Task requirements:
Return each line in the records below that contains the word "wooden".

* * * * * * * * *

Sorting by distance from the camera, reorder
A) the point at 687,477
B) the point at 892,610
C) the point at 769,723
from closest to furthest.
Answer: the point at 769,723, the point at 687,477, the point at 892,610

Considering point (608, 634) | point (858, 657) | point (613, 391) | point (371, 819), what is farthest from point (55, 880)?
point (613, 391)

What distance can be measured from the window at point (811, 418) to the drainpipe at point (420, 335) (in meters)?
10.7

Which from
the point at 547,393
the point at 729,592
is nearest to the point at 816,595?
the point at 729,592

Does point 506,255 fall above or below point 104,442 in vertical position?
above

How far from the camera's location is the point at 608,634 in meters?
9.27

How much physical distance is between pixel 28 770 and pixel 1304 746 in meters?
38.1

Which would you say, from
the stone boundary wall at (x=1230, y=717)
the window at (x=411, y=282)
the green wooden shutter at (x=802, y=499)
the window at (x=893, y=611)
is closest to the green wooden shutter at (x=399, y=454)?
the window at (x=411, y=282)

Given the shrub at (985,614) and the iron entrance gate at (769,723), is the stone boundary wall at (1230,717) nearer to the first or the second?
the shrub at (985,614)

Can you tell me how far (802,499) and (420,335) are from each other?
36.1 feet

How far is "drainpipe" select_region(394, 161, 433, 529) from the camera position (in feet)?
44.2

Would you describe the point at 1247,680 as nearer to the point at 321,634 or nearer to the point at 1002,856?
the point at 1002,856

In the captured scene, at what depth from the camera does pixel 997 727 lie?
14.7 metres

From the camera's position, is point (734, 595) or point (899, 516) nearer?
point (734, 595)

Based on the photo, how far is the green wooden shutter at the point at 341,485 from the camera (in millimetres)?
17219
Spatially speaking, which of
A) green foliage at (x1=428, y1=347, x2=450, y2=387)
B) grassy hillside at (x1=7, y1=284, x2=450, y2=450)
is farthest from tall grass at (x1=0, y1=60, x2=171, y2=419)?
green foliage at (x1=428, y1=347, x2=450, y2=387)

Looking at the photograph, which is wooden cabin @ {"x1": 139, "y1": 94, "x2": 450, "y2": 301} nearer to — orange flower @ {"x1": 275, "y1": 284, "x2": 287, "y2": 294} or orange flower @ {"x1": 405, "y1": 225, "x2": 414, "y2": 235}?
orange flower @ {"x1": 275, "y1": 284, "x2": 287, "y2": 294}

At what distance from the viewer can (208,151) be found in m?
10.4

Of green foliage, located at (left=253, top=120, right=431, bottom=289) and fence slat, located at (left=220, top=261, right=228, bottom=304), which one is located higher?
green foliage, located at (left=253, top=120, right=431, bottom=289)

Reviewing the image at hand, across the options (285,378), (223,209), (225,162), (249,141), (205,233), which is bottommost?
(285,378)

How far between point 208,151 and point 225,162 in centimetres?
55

* * * * * * * * *

Worked answer:
the green wooden shutter at (x=802, y=499)
is closest to the green wooden shutter at (x=399, y=454)?
Based on the photo, how far is the green wooden shutter at the point at 341,485 from the camera (in millimetres)?
Looking at the photograph, which is wooden cabin @ {"x1": 139, "y1": 94, "x2": 450, "y2": 301} nearer to — orange flower @ {"x1": 275, "y1": 284, "x2": 287, "y2": 294} or orange flower @ {"x1": 405, "y1": 225, "x2": 414, "y2": 235}?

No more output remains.